Si intitola Popoff! il progetto che l’eclettico jazzista Paolo Fresu porta questa sera alle 21.15 al teatro Stignani di Imola, nell’ambito del festival Crossroads. In questo concerto convergono alcune delle direttrici dell’attività artistica di uno dei più sorprendenti musicisti italiani: jazz, pop, mondo infantile, Bologna (dove si è stabilito quarant’anni fa) e gusto per il gioco. Fin dal titolo, che riprende un grande successo del 1967, questo progetto è dedicato alle canzoni dello “Zecchino d’oro”, rilette in chiave jazz. Fresu è da sempre vicino ai più piccoli: in passato è stato uno dei coach di Pazzi di jazz, sezione di Ravenna jazz dedicata agli studenti, e con la moglie Sonia Peana cura da oltre un decennio a Bologna “Nidi di note”. Questa volta vuole portare con sé in quel mondo il pubblico adulto, attraverso la rilettura di brani che sono nella memoria di tutti, come “Quarantaquattro gatti”, “Il valzer del moscerino”, “Il caffè della Peppina”, “Carissimo Pinocchio” e “Volevo un gatto nero”. Per Popoff!, diventato anche un disco lo scorso anno, Fresu ha radunato una grande band, la stessa che vedremo stasera: oltre al leader a tromba e flicorno, ci sono Cristiano Arcelli ai fiati, Dino Rubino al piano, Marco Bardoscia al contrabbasso e gli archi del Quartetto Alborada. Alla voce Cristina Zavalloni, il cui padre Paolo è stato dal 1989 al 2003 direttore musicale dell’Antoniano di Bologna.

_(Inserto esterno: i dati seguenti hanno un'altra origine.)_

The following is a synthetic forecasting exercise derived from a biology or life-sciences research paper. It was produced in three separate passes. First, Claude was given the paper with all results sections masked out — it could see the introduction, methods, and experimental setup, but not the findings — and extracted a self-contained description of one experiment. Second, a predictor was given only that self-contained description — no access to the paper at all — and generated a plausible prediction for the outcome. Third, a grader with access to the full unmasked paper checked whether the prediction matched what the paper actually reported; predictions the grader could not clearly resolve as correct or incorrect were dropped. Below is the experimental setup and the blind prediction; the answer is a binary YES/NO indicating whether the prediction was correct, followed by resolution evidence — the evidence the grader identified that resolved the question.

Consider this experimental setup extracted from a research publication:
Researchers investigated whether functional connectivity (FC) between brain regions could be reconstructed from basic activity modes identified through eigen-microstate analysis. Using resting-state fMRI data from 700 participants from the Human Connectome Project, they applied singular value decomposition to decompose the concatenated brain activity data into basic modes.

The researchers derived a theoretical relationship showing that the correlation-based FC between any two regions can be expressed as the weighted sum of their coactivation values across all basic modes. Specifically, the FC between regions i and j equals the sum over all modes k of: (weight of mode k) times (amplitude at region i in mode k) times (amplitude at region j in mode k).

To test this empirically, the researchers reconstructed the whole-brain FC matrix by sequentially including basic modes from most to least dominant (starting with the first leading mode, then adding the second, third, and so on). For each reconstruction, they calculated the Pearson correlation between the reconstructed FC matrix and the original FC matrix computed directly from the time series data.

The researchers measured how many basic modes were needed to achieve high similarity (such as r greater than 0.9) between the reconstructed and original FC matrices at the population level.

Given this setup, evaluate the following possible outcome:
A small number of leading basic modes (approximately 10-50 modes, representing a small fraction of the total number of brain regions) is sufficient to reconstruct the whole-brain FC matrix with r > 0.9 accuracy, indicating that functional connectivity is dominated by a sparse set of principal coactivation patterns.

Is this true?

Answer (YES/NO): NO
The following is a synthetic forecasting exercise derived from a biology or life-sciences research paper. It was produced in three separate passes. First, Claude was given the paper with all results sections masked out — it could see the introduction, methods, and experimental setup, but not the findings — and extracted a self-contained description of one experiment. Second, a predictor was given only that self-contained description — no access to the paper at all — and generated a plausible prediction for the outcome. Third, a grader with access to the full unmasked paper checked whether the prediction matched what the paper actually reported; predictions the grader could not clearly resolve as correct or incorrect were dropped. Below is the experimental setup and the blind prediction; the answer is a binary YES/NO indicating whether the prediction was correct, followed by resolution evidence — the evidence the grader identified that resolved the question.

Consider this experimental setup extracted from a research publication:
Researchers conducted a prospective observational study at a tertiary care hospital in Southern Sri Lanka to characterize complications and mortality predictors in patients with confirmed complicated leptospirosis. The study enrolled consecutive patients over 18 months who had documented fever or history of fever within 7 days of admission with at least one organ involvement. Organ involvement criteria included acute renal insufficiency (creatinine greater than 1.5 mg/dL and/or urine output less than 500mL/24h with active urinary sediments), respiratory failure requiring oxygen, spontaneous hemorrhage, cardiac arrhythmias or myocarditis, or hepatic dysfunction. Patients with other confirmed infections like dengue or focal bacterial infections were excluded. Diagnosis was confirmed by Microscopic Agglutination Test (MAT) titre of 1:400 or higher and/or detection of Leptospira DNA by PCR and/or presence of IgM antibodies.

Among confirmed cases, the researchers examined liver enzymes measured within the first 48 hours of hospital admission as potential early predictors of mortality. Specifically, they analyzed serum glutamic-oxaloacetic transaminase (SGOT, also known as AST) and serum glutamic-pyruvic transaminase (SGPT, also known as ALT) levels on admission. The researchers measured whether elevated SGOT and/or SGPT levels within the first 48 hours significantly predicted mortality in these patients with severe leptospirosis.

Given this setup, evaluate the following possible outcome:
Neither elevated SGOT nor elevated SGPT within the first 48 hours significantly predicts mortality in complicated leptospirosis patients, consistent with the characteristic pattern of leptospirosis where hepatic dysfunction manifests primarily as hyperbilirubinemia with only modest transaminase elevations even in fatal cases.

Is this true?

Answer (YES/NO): NO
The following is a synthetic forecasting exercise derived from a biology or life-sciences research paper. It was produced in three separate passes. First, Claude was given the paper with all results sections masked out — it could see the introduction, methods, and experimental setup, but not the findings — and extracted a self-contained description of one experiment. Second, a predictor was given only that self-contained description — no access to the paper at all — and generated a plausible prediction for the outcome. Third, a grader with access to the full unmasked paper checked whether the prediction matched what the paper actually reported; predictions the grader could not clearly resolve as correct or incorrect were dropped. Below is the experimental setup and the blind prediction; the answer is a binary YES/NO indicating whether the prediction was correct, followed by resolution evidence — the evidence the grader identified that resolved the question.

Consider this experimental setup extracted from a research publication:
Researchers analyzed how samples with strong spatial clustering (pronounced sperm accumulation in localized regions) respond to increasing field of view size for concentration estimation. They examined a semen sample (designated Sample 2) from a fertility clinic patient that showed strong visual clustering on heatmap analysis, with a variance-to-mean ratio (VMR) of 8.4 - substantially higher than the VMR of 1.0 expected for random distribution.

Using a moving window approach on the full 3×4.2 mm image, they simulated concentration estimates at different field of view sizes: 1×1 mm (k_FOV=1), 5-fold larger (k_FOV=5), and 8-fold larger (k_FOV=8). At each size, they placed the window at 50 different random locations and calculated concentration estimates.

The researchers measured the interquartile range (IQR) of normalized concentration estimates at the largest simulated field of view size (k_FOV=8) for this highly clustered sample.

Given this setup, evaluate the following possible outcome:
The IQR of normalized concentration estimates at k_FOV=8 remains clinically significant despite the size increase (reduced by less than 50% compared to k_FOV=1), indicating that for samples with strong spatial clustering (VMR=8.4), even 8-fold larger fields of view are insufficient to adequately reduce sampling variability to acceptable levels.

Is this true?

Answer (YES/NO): YES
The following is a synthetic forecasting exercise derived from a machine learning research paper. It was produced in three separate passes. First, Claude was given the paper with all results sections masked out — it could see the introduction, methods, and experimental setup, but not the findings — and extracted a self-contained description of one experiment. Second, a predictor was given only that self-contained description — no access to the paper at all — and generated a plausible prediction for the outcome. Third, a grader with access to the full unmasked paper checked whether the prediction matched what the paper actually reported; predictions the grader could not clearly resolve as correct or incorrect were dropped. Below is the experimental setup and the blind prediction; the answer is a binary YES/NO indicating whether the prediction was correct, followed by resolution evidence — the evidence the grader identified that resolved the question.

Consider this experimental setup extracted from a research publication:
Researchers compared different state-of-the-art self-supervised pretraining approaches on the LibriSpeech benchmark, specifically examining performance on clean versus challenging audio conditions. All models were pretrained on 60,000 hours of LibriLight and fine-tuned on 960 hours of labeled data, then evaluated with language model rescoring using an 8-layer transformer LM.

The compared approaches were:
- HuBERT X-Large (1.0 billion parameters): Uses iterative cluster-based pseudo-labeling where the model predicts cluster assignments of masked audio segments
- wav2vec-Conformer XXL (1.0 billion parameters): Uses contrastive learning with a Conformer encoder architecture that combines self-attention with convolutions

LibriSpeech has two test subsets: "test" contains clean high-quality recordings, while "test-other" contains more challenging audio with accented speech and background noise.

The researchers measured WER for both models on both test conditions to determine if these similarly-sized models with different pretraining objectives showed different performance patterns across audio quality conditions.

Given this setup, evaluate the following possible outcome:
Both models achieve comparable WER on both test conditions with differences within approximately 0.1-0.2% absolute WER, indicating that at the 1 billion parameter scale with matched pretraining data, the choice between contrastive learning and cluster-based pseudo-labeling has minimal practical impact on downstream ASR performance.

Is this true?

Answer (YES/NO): NO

Come in ogni concerto imolese di Crossroads, la giornata si apre alle 18 nel ridotto con la presentazione di un libro legato al jazz. Questa volta tocca a “Le muse del jazz”, di Vanni Masala, illustrato da Marilena Pasini, volume dedicato alle donne che hanno ispirato gli standard jazz del passato.

Ingresso gratuito. Per il concerto biglietti a 20 euro.